Anyway, more of that in a mo. I spoke with M. tonight and she asked about my blog so I told her about the last entry. She got a bit upset because she asked about it and I snapped a bit. I just find it odd describing a blog entry I’ve already written. If I’ve already taken the trouble to express myself then re-inventing that thought seems tiresome. However, that’s not M’s fault.
Part of the problem is it’s September which is a busy time for her workwise. It also means she works more evenings. So the time we’re talking maybe later and she maybe more tired. So the quality of talk is a little down. Having said that, this time last year we fought a lot. We’re fighting less and the ones we’ve had have been less severe and have led to more understanding. At least I think so.

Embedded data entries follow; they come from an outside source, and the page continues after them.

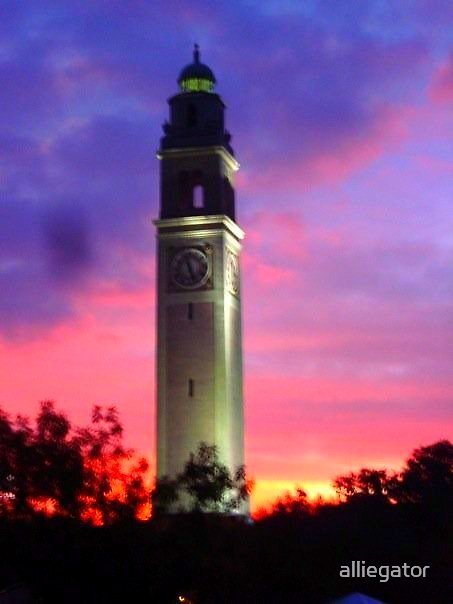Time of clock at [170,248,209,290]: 11:26
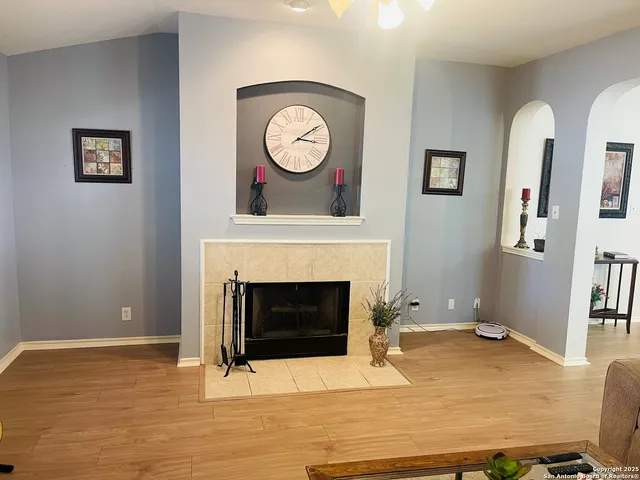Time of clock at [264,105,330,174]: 3:09
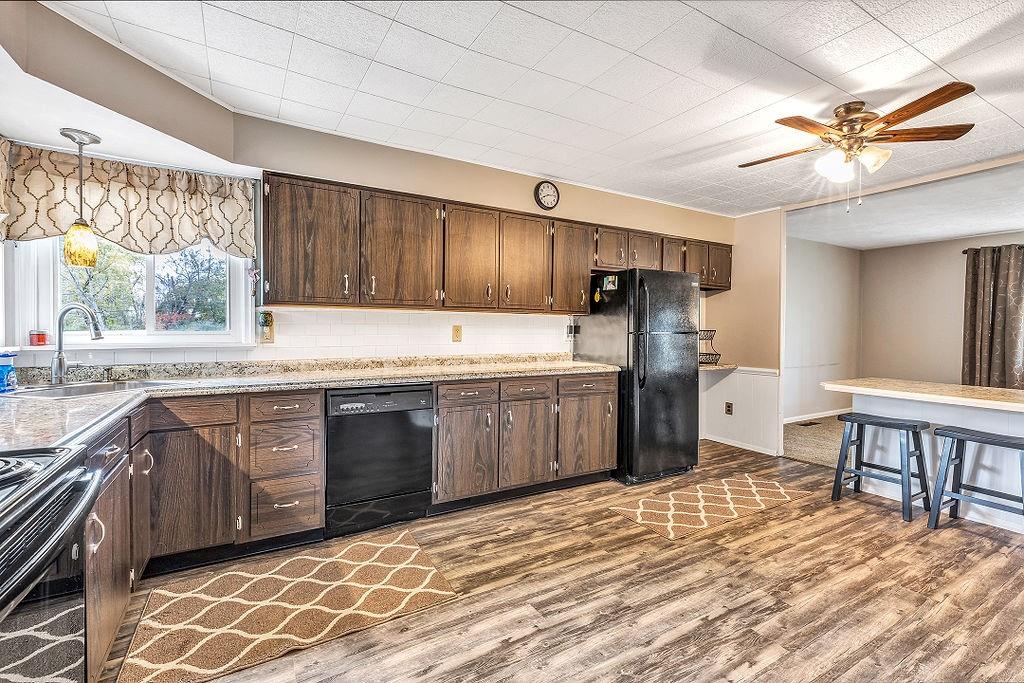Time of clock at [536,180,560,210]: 8:14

So anyway, the crazy idea…
I’m off work at the moment and my typical day consists of getting up, reading the web a bit, going out to buy food etc, more web, maybe a bit of TV, some writing, chat with M. and bed. I got to thinking how I enjoyed it like this. I’m relaxed enough to actually get to make myself spend at least some time writing – as oposed to feeling like winding down from work. Then it hit me that there’s no reason why I couldn’t live like this permanently.
I’ve got enough savings to survive at least a year without worrying about money. I could move back north where living’s cheaper. Maybe sell the car. Sell some of the other stuff I’ve accumulated on eBay or whatever. Live a simpler, less cluttered life and just write. Write every day and write seriously and try to sell what I write and see where it leads.

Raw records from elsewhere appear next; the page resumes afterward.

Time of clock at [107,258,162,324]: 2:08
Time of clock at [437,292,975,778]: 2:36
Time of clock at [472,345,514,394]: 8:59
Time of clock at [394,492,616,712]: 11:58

The scary thing is that it makes sense.
So what’s stopping me? Well for one, I’ve got a good job and am financially secure. Why give that up when I could write in my spare time? Bear in mind too that I gave up a job once before and didn’t work for five months. In that time I was either going to write a novel or some software. I did neither. I did write a short story and I read a lot. (My Legendary Girlfriend was a book from that time.) So I can easily see me taking it easy and not doing very much. Under the guise of ‘being a writer’ I might just become a slob.
I think I have just enough fear to stop me doing that. I think if I had nothing else to do I would write. When I quite my old job, I had an idea that I wanted to do something else, something not-IT, but in reality I quickly decided to only wait until after Christmas to apply for another job (I finished end of Sept ’99). If I do this I think it would be important to give it a specific period of time, of no less than a year.
After all, I’m not getting any younger and life is not a rehearsal (as a potential writer I’m ashamed of that cliche, as someone who’s up late I don’t care).
One other thing that stops me – or actually delays me – is my job. The company I work for is a global software company. They announced a little while ago that they’d be shedding 5% of the employees or 800 jobs worldwide. I’ve seen something recently that said it might actually go as high as 10%. I’ve also heard semi-reliable rumours that October is when many of these job cuts will be announced. So it’s probably worth waiting a week or two after I get back. If they make me redundant – and I have no idea how likely it is that I’ll be in the firing line – I’d definitely go for this plan. And of course if they make me redundant then I’ll better off financially than if I just resign.
Scary stuff – so why do it seems so reasonable?